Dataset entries
* * *

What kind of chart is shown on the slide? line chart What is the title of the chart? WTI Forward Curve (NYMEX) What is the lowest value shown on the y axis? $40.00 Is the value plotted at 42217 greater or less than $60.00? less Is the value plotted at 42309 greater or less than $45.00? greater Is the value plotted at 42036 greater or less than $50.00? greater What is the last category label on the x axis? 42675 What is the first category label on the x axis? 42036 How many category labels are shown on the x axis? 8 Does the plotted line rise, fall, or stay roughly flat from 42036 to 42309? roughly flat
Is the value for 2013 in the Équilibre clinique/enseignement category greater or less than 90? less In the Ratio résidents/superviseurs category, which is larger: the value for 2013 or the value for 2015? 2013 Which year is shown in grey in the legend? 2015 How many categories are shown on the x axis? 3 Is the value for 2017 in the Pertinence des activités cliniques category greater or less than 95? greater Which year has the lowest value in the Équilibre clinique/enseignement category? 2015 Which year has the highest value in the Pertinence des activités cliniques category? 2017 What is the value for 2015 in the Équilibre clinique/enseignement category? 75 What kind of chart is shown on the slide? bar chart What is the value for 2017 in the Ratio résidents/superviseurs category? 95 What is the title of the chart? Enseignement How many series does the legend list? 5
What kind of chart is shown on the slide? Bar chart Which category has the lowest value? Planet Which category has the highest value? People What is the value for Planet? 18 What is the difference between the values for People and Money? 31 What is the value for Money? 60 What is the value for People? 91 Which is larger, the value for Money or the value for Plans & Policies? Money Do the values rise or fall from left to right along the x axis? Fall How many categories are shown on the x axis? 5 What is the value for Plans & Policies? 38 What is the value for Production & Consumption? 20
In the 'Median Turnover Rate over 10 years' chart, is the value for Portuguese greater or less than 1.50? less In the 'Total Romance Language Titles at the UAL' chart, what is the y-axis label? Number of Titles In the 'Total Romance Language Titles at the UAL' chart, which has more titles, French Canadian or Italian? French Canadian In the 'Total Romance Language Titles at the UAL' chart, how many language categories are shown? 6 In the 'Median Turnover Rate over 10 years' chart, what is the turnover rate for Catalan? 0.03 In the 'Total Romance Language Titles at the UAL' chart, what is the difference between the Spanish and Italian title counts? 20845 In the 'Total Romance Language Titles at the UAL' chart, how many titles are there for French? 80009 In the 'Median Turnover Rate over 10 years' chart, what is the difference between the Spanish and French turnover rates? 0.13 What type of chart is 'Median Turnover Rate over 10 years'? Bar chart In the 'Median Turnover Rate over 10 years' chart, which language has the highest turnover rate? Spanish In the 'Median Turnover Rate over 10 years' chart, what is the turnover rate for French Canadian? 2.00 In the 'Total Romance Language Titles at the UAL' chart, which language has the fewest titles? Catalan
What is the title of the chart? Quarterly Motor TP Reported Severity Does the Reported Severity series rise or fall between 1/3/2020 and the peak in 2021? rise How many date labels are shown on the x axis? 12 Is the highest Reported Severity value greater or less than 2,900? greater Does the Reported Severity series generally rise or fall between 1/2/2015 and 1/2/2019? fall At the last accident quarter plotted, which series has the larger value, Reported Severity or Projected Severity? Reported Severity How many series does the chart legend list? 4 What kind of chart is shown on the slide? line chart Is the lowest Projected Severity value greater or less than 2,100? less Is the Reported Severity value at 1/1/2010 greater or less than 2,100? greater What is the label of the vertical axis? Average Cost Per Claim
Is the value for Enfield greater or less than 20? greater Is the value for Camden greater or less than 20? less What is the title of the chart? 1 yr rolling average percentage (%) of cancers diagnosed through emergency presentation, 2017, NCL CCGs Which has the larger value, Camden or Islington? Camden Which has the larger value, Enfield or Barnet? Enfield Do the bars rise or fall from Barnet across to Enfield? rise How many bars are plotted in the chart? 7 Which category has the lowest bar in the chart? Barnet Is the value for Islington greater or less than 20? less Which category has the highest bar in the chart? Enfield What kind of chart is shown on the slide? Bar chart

* * *

What you will do - Find every line in the dataset entries above that contains the string "Plans", and copy each of those lines in full.

Answer to the exercise -
What kind of chart is shown on the slide? Bar chart Which category has the lowest value? Planet Which category has the highest value? People What is the value for Planet? 18 What is the difference between the values for People and Money? 31 What is the value for Money? 60 What is the value for People? 91 Which is larger, the value for Money or the value for Plans & Policies? Money Do the values rise or fall from left to right along the x axis? Fall How many categories are shown on the x axis? 5 What is the value for Plans & Policies? 38 What is the value for Production & Consumption? 20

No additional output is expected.